When I came to the Bucks, I figured I’d find a clear explanation for their expansive struggles, because how else does a young team go from 41-41 (+.4 point differential) and feisty in the first round of the playoffs to 14-23 (-6.1) and seemingly headed for a top-eight pick? Said clear explanation I expected to have something to do with Monroe (either a worse offense because of a stylistic move to the post or a worse defense that tied directly into Monroe’s poor defense), because the team is largely unchanged otherwise. But the Bucks have actually been a more efficient offensive team this year, while Monroe ranks 33rd in the league in DRPM at +2.52. Now, maybe the RPM statistic is vastly inaccurate and Monroe is in fact a poor defensive player (that’s certainly what I thought before beginning this post), but the sheer +2.52 number made me want to investigate a bit more. By other advanced statistics, Monroe isn’t rated quite as generously defensively. Win Shares estimates that he’s generated a full win based on his defensive play, a rating that ranks 45th of 70 guys who have played at least 1,000 minutes this season (Pachulia ranks 19th). And his Defensive Rating, an estimate of points allowed per 100 possessions, is 106, slightly below-average (Pachulia’s D Rating is 101, 27th among full-time starters). But in checking Monroe’s advanced statistics, I also noticed something peculiar about certain other Bucks’ ratings: a lot of them are bad. Here’s a little chart of the Bucks’ other four starters and their advanced defensive statistics from last year and this season.

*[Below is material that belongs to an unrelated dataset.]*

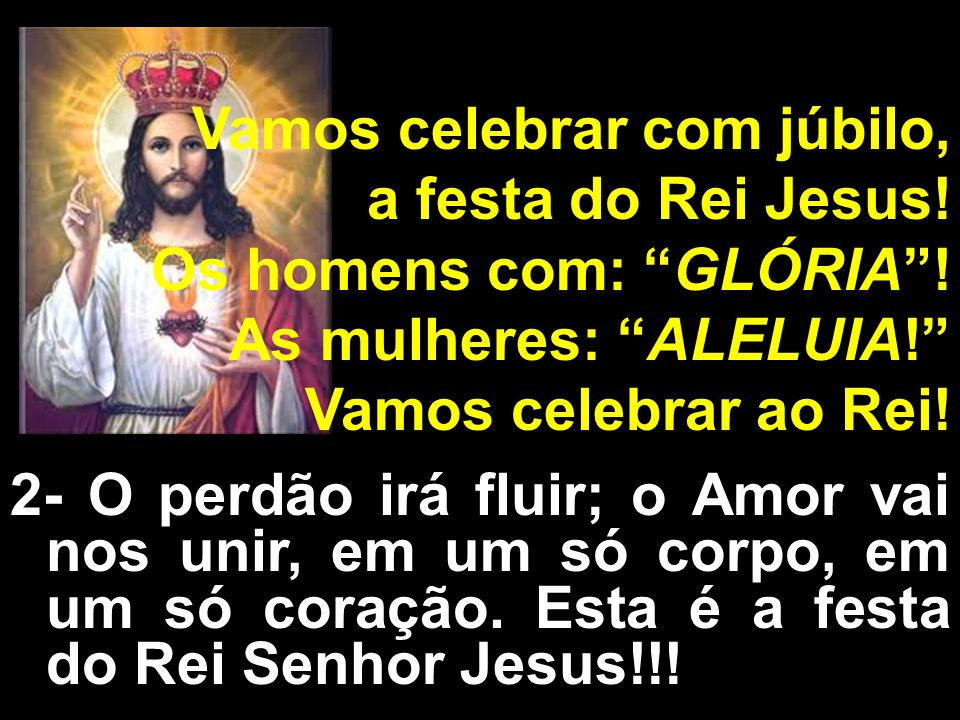 Vamos celebrar com júbilo, a festa do Rei Jesus! Os homens com: GLÓRIA! As mulheres: ALELUIA! Vamos celebrar ao Rei! 2- O perdão irá fluir; o Amor vai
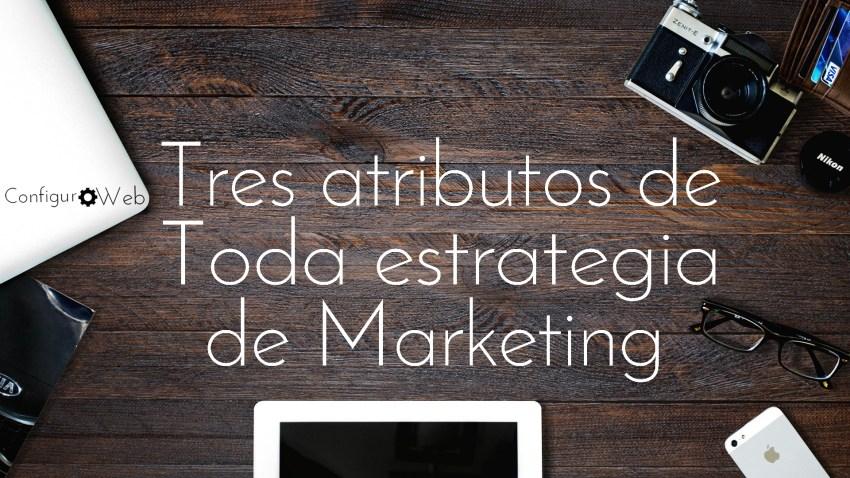 Tres atributos de toda estrategia de Marketing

DRPM 2014 DRPM 2015 D Rating 2014 D Rating 2015 (prorated over 82 games) D Efficiency 2014 (lower is better) D Efficiency 2015 (lower is better)
Carter-Williams .78 -.15 2.9 1.3 103 109
Middleton 4.09 -1.32 3.5 .4 102 112
Greek Freak 1.5 -.76 4 1.6 101 108
Jabari Parker* -2.66* -.91 1* .2 103* 112

*- Parker played 25 games last year before ACL tear. The 2014 numbers are in said 25 games and NOT prorated over a full season

Pretty striking, huh? This is actually one of the weirder things I’ve seen in some time, and it might just be the entire answer to the “Why are the Bucks bad?” question. Every single guy has been significantly worse this year. Carter-Williams, a long and athletic point guard, has regressed from pretty good (above-average across the board) to thoroughly sub-par. He’s 24 years of age. The numbers disagree on Parker, with RPM preferring him this year but the other two favoring him last season, but I think we can agree he was never a good defender; he was drafted as a score-only forward who was always going to struggle mightily on the defensive end. But he certainly hasn’t gotten any better. Oh, and he hasn’t yet celebrated his 21st birthday.

But those two are nowhere near as confounding as Middleton and Greek Freak, each of whom, by the way, should be very good defensive players. Last year, both Khris and Giannis were among the best defensive players in the NBA, with each ranking in the top sixth in defensive efficiency, the top 5% in Defensive Win Shares, and Middleton inside the top-10 in DRPM. This year, Giannis, who recently turned 21, is at best an average defender. Middleton, 24, is significantly worse. It’s possible that Middleton could have been super motivated in a contract year last season and that he just tried much harder on defense. I usually am very suspicious of that argument. The problem with these guys is that they are so young that it’s hard to know which season is the outlier. One would think that a full season of evidence would be more predictive than a half-season’s worth, but the sample size is big enough that it’s very hard to ignore the results this season. And it hasn’t just been an advanced-stats phenomenon. The Bucks, the second-best per possession defensive team last year, are 28th this year and are allowing seven more points per 100 possessions. The surprising thing is that the defensive downgrade can not be blamed on Monroe. Sure, he’s a slight downgrade from Pachulia, but the heart of this team is Middleton and Giannis, and those guys are -2.8 in 25.5 minutes per game together this year (giving up 106 points per 48 minutes together) after being +2 in 19.2 minutes per game last year (giving up 93 points per 48 minutes together). It would take a return to last year’s defensive levels for these young Bucks to make any sort of playoff run. Let’s see if they can make it happen.